Rechtsmacht en toepasselijk recht
5.1.
Het hof stelt vooraf vast dat, om redenen als de rechtbank heeft overwogen, de Nederlandse rechter op grond van de Brussel II-bis Verordening rechtsmacht heeft met betrekking tot het in eerste aanleg door de man ingediende verzoek tot echtscheiding en daarom ook rechtsmacht heeft ten aanzien van het verzochte met betrekking tot het huwelijksvermogensstelsel van partijen. De rechtbank heeft op grond van het Haags Huwelijksvermogensverdrag van 1978 het Iraans recht op het huwelijksvermogensregime van partijen van toepassing geoordeeld. Nu partijen hier niet tegen gegriefd hebben zal ook het hof daarvan uitgaan.
5.2.
Grief 1 in het principaal hoger beroephoudt in dat de rechtbank ten onrechte heeft geoordeeld dat de man gehouden is de overeengekomen bruidsgave van 500 Bahar Azadi gouden munten (€ 158.506,-) aan de vrouw te voldoen.
5.3.
De man stelt dat een bruidsgave ziet op alimentatie en dat de waarde van een overeengekomen bruidsgave slechts een symbolische waarde betreft, zodat hij de bruidsgave niet verschuldigd is. De man betoogt verder dat, nu de bruidsgave is gebaseerd op de Iraanse wet, die op haar beurt is gebaseerd op de alleen voor moslims geldende Sharia, de omstandigheid dat de vrouw het christelijk geloof is gaan aanhangen, meebrengt dat hij aan haar geen bruidsgave verschuldigd is.
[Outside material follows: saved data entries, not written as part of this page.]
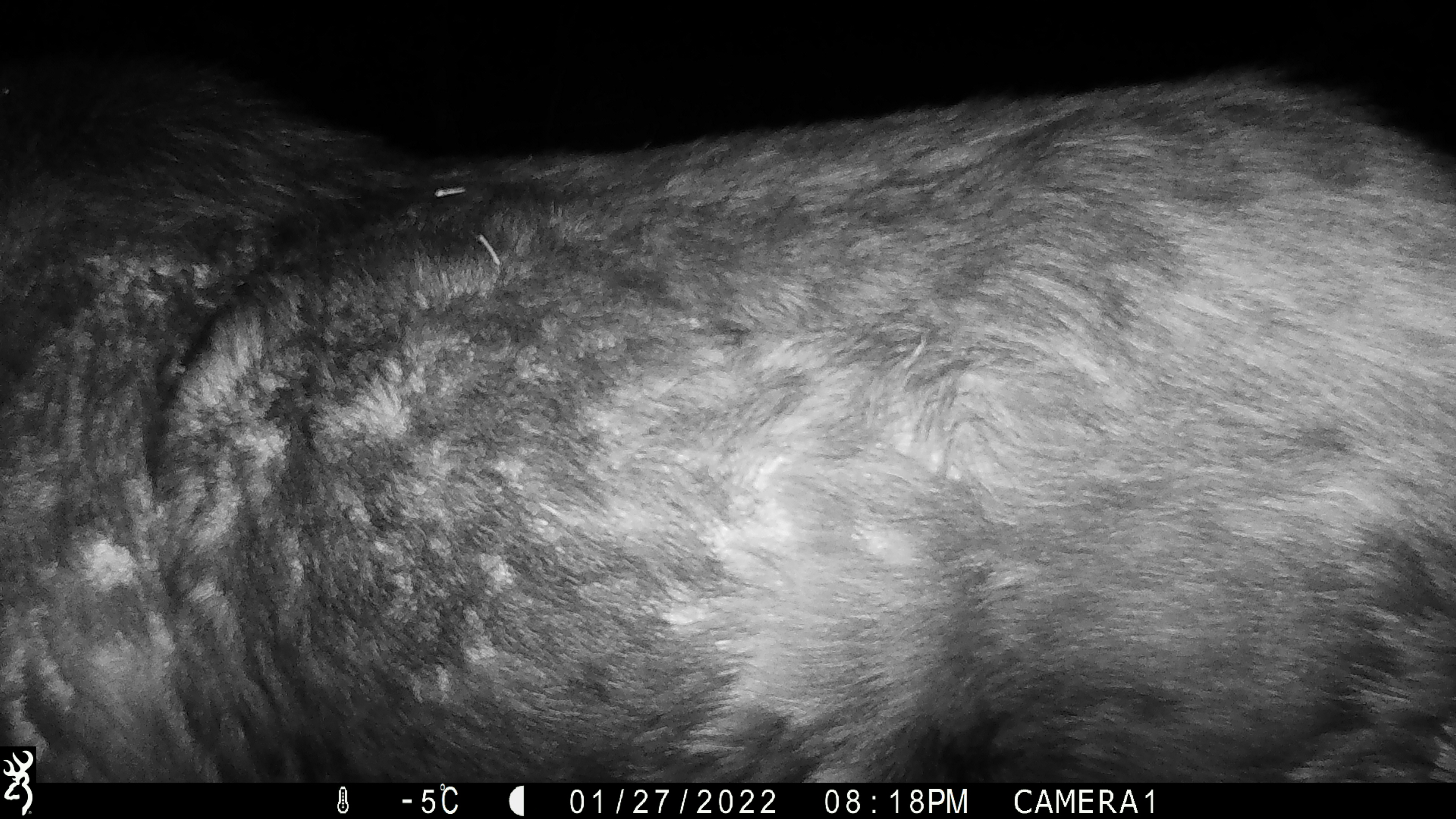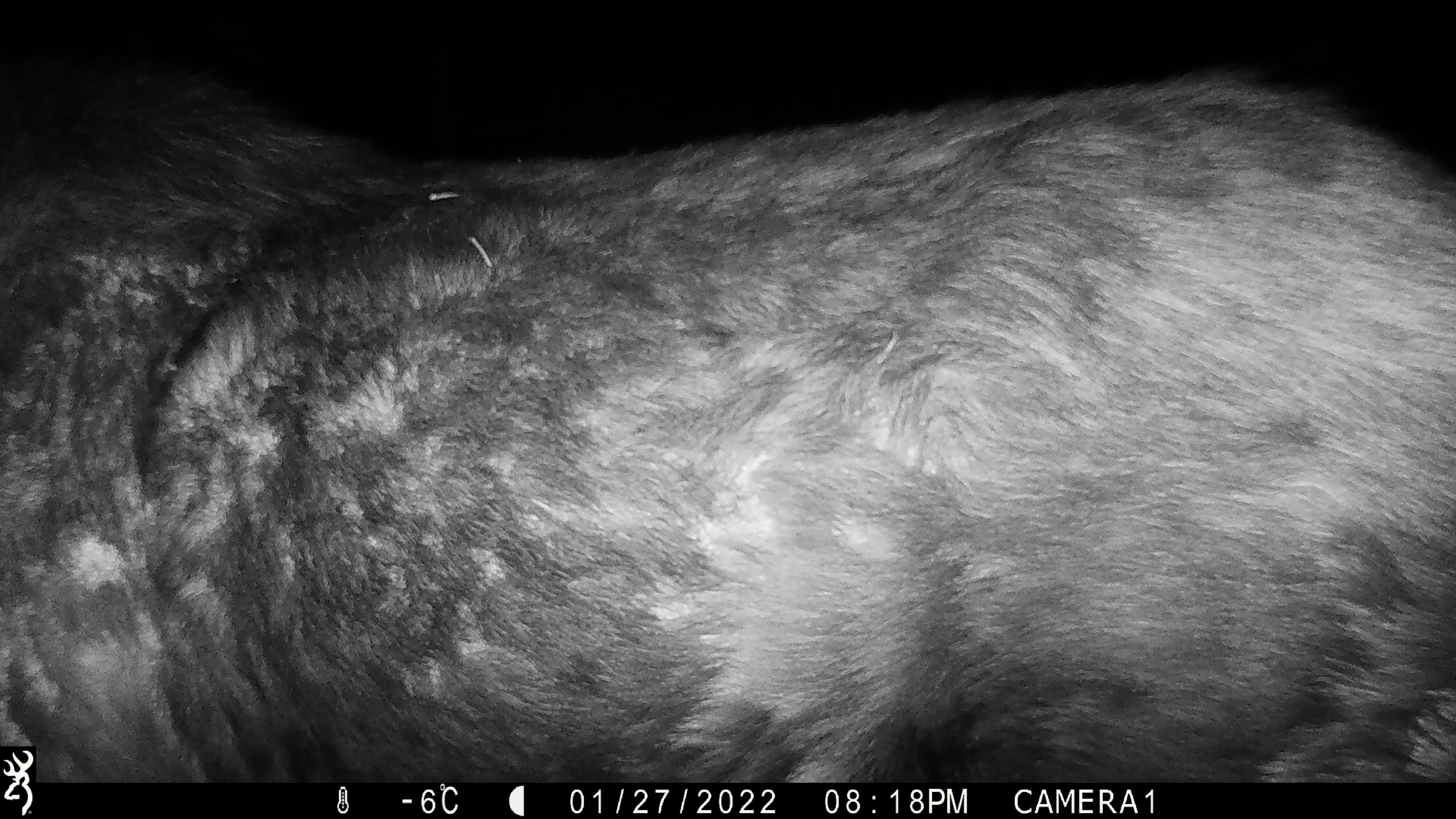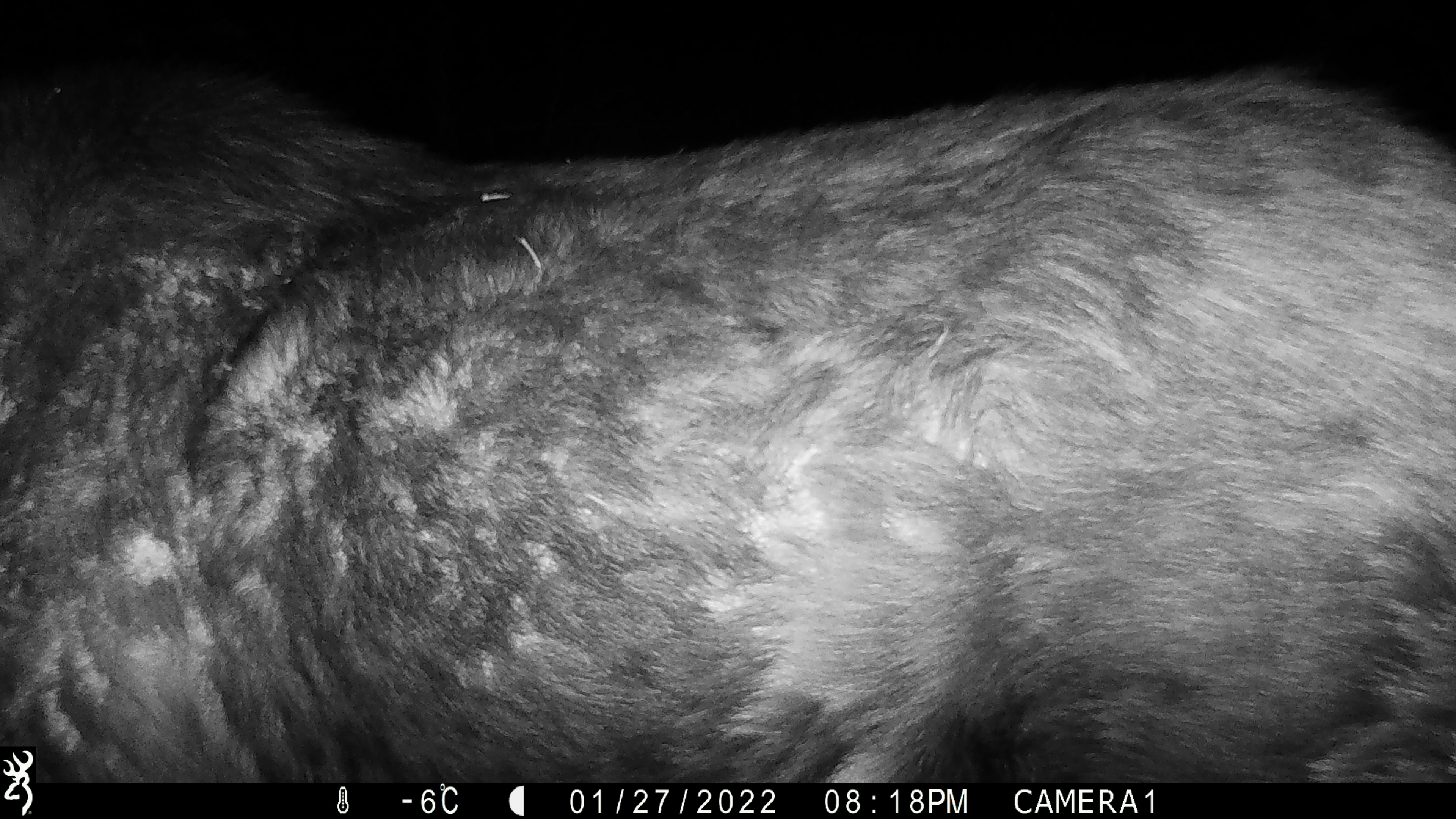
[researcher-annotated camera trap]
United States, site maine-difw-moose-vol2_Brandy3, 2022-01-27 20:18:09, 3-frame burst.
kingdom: Animalia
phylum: Chordata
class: Mammalia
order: Artiodactyla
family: Cervidae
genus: Alces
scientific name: Alces alces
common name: moose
Moose (Alces alces).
Mocht worden geoordeeld dat de vrouw toch aanspraak kan maken op de overeengekomen bruidsgave, dan volgt volgens de man uit het overgelegde rapport van het Internationaal Juridisch Instituut (IJI) dat de bruidsgave volgens de in 2013 gewijzigde Iraanse wetgeving wordt gemaximeerd op 110 gouden munten en dat over het surplus moet worden geprocedeerd. De man is van mening dat dit laatste tot een onredelijke vertraging van de onderhavige procedure zal leiden. Hij kan namelijk dit surplus niet in een keer voldoen en dan is betaling in termijnen mogelijk. Nu bij de beoordeling van de mogelijkheid tot betaling in termijnen en de hoogte van die termijnen de draagkracht en het vermogen van de man een rol spelen, maar onduidelijk is hoe hiermee naar Iraans recht wordt omgegaan, vindt de man dat over dit surplus bij de Iraanse rechter moet worden geprocedeerd, dan wel dat partijen zich daarvoor moeten wenden tot de Iraans ambassade. De man meent dat de vrouw daarom niet ontvankelijk moet worden verklaard in haar verzoek voor zover dit uitstijgt boven de 110 munten.
5.4.
De vrouw bestrijdt de stellingen van de man. Zij is van mening dat zij in haar verzoek kan worden ontvangen en dat zij aanspraak kan maken op betaling door de man van het volledige bedrag van de bruidsgave.
5.5.
Bij de overgelegde stukken bevindt zich een geanonimiseerd rapport van het IJI, dat recentelijk in een andere zaak is uitgebracht. Daarin heeft het IJI diverse aan dit instituut voorgelegde vragen beantwoord, waaronder de vragen of het Iraanse recht de mogelijkheid kent om de (hoogte van de) bruidsgave te herijken en/of te corrigeren, en zo ja onder welke voorwaarden en/of omstandigheden een herijking en/of correctie kan plaatsvinden. Het IJI schrijft in het rapport daarover onder meer dat de Family Protection Act uit 2013 een oplossing tracht aan te reiken voor extreem hoge bruidsgaven en voorts het volgende:
"Concluderend kan gesteld worden dat het lraanse recht een zeer beperkte ruimte laat
voor het herijken en/of corrigeren van het recht van de vrouw op de bruidsgave
wanneer de vrouw hiermee niet instemt en/of wanneer er niet (buitengerechtelijk)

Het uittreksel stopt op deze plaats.